Stern’s talk is many things—vulgar, offensive and sometimes disparaging of other cultures—but one thing it’s not, is out of touch. Since the destruction of the World Trade Center, the substance of his political comments has fluctuated in sync with the Bush administration’s approval ratings. In the fall of 2001 and the winter of 2002, he alternated fervent celebrations of the courageous rescue workers who gave their lives with crude, reproachful generalizations directed at the loathed “towel-heads.” In the spring and summer of 2003, amidst strong popular support for the victorious commander-in-chief, he viciously lashed out at the French for failing to help us in our just war on Iraq. And today, as Bush’s triumphs past are forgotten—or debunked—the White House’s poll numbers hover dangerously low. Stern, ever faithful to capricious public opinion, has now become a valuable and improbable advocate for presidential hopeful Sen. John F. Kerry, D-Mass., lauding his environmental and economic plans. And when comparing his illustrious security record to the incumbent’s, Stern rants that the latter has “no clue” what it is to risk one’s life in the defense of one’s country.

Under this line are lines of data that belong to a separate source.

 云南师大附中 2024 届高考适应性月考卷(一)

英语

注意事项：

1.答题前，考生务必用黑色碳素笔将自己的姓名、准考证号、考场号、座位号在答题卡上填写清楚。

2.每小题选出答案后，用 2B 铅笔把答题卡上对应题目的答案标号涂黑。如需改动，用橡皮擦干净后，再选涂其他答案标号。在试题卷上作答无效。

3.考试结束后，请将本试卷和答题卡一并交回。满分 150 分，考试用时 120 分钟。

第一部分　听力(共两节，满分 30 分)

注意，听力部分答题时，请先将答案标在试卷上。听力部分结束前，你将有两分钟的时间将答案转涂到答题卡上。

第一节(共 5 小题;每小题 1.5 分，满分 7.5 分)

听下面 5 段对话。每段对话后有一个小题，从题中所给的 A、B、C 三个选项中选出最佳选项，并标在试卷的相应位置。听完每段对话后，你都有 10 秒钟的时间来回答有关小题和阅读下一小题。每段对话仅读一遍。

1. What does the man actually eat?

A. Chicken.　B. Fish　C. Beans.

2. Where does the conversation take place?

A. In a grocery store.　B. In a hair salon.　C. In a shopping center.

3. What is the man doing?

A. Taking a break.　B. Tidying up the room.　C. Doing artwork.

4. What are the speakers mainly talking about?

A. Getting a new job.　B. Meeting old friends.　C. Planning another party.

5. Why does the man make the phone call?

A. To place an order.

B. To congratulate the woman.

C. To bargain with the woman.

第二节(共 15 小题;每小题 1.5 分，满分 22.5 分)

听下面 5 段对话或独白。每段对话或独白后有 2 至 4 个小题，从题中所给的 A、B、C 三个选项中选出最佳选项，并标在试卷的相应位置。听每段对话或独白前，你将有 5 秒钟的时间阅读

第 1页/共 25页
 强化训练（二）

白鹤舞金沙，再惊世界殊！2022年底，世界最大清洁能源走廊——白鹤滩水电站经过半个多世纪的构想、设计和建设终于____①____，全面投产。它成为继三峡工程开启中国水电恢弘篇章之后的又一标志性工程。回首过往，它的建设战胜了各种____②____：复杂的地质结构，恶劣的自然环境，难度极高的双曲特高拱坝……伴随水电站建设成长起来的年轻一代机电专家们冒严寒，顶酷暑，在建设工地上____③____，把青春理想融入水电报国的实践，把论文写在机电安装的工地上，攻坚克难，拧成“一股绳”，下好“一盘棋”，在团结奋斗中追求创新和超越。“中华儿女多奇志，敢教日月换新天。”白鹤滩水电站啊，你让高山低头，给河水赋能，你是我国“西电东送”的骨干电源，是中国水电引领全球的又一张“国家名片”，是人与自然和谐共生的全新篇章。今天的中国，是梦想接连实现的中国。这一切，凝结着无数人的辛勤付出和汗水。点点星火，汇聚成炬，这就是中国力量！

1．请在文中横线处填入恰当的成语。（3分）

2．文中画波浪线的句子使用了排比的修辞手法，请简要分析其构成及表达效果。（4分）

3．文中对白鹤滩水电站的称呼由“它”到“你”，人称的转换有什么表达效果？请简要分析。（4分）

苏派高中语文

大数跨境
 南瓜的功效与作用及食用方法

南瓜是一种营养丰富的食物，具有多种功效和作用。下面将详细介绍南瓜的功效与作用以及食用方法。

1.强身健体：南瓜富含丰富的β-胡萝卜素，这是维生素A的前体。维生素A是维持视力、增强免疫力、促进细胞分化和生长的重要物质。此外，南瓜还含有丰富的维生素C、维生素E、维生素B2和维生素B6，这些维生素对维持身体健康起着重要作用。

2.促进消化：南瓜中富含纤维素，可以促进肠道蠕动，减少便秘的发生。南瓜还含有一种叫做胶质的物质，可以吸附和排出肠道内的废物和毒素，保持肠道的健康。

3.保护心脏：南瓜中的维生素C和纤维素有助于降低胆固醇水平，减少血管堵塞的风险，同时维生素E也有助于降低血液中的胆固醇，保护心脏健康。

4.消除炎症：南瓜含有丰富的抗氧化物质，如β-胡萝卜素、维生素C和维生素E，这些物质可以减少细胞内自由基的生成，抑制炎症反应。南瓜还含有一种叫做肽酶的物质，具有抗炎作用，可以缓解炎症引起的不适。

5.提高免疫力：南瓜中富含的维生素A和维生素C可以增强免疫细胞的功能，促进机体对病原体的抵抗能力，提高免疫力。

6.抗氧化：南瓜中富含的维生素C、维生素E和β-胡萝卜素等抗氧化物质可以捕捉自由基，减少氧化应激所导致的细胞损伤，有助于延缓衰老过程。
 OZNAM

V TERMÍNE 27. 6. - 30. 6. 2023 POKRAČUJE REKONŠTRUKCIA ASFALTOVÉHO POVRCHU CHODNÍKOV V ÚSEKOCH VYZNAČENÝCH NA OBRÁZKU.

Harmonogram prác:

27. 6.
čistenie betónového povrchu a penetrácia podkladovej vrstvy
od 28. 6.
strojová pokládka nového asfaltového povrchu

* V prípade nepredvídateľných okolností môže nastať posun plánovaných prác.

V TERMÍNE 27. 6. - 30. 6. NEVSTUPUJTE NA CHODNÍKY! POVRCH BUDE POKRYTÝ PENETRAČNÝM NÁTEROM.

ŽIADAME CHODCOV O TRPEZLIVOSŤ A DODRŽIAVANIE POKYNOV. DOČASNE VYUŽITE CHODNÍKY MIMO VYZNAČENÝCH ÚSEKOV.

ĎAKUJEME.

For all its strategies to befriend simple people—a slow-witted figurehead, two tax cuts for the rich masquerading as generous lump-sum refunds for working folks and two crusades against the “evil” worshippers of Allah—the Bush administration sacrificed one of its best assets when it decided to make a big to-do about its alliance with the religious right. For two years the King of All Media galvanized a considerable audience of political dummies in the president’s support. But their differences on fundamental peacetime social issues like abortion, gay marriage and, most powerfully, freedom of expression now threaten to loosen the hold Bush has likely had on Stern’s audience, made up of the same ordinary people whom the administration has always sought to attract.

If Republican strategists are rightly unflustered in the face of Franken’s FM adventures, they should turn their dials to Stern as they sip their morning coffee and come to terms with the inspiration he’s capable of generating. They might consider, too, that Clear Channel doesn’t further their cause when it decides to drop a talk show two days after its host scorns the president, effectively transforming part of the broadcast on the remaining stations into an NPR fundraiser-style segment. And this drive won’t be over until the Bible-toting administration gets out of Stern’s way—and out of everyone else’s, for that matter. Unless Bush keeps in touch with what really matters to his people, as he did for two years and as Stern has to this day, he’ll have to take his job creation plans with him back to Crawford.

Daniel B. Holoch ’06 is an ESPP concentrator in Quincy House.